NOTTOWAY PARISH, NOTTOWAY COUNTY.
Nottoway county was separated from Amelia in the year 1788.
Nottoway parish was established in the county of Amelia, being
separated from Raleigh parish before the year 1752 and after the
year 1748. There being no account of the Acts of Assembly for
1749-51, in Henning, I am unable to decide the precise year.
In the year 1754, and again in 1758, the Rev. Wm. Proctor was
the minister,—the same, no doubt, of whom mention is made in
the vestry-book of Halifax. In the years 1773-74-76, the Rev.
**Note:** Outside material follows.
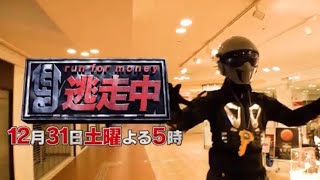 逃走中～大みそかSP お台場大決戦！～予告 第4弾 [upl. by Eissat]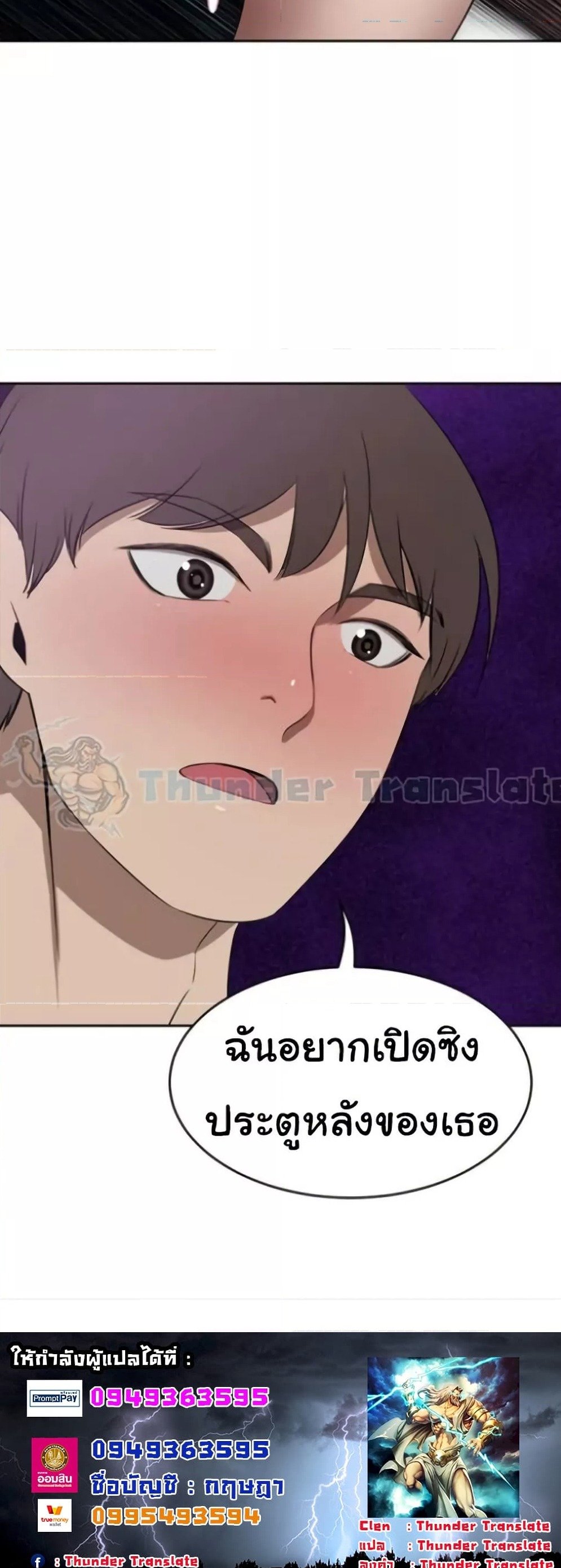 อ่านมังงะ A Rich Lady ตอนที่ 41/6.jpg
Thomas Wilkinson is the minister. Of him I have found a good
account. The Rev. Mr. Jarratt informs us that Dr. Cameron was
its minister for about two years after leaving Petersburg in 1793,
but was obliged to resign for want of support. This was, no
doubt, the last of Episcopal services in this parish, except some
occasional ones of late years. As to the churches in this parish,
all that I have been able to learn is from the Act of Assembly in
1755, by which the parish of St. Patrick is established in the county
of Prince Edward. It seems that the county of Prince Edward had
been separated from Amelia the previous year, and from that part
of it in which the parish of Nottoway lay, but no new parish was
then cut off from it and established in Prince Edward. But now,
in 1775, the parish of St. Patrick is taken from Nottoway and
made to correspond with the bounds of Prince Edward. At a later
period (1788) Nottoway county is established, corresponding, I presume,
with the bounds of old Nottoway parish in Amelia. The Act
speaks of two new churches being recently built in the lower part
of Nottoway parish, and requires the parish to refund a portion of
the money which had been raised from the whole parish for their
erection, to be refunded to the new parish in Prince Edward. Where
these churches are situated, and what were their names, and what
others had been there before, I am unable to say.